• **Vorliegender Text**
┌──
Es gibt unzählige Krebsarten, die nicht unterschiedlicher verlaufen könnten. Manche Erkrankungen bescheren eine sehr grundlegende Veränderung des Lebens des Patienten. Andere wiederum können so gut therapiert werden, dass eine Rückkehr in einen ganz normalen Alltag gewährleistet ist. Trotzdem bleiben auch heute noch viele Betroffene als chronisch Erkrankte zurück. Was wohl für jeden Patienten ein Thema ist, ist Verlust. Im schlimmsten Fall verliert man sein Leben.

In den allermeisten Fällen verliert man seine körperliche Unversehrtheit, kaum eine Krebserkrankung kann ohne operative Eingriffe bekämpft werden. Auch wenn keine Operation von Nöten ist, so schädigen auch Chemo- und Strahlentherapien oft den ganzen Körper. Vielfach verlieren Betroffene auch ihre seelische und psychische Unversehrtheit.

Kaum ein Patient geht durch eine derartige Krankengeschichte vollkommen unbeschadet. Viele würden einer psychologische Betreuung oder Begleitung bedürfen. In den letzten Jahren hat auch in Österreich Psychoonkologie Fuß gefasst. Leider werden diese Angebote immer noch zu wenig in Anspruch genommen.

Ein weiterer großer Verlust ist auch oft die Aufgabe des Berufslebens. Weil man entweder durch den langen Krankenstand seine Arbeitsstelle verliert oder überhaupt nicht mehr in ein geregeltes Arbeitsleben zurückkehren kann.
└──
• **Angezeigte Daten**
┌──
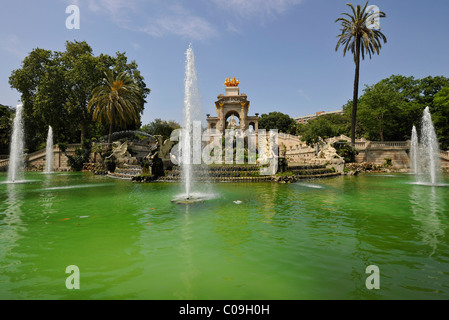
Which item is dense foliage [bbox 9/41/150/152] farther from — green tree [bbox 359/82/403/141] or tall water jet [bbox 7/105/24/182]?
└──
• **Deine Aufgabe**
Kannst du aus dem Text über Krebserkrankungen alles von „In den allermeisten“ bis hinunter zu „und psychische Unversehrtheit.“ wortgetreu wiedergeben? Die Auflistung spielt hierfür keine Rolle.

• **Deine Antwort**
In den allermeisten Fällen verliert man seine körperliche Unversehrtheit, kaum eine Krebserkrankung kann ohne operative Eingriffe bekämpft werden. Auch wenn keine Operation von Nöten ist, so schädigen auch Chemo- und Strahlentherapien oft den ganzen Körper. Vielfach verlieren Betroffene auch ihre seelische und psychische Unversehrtheit.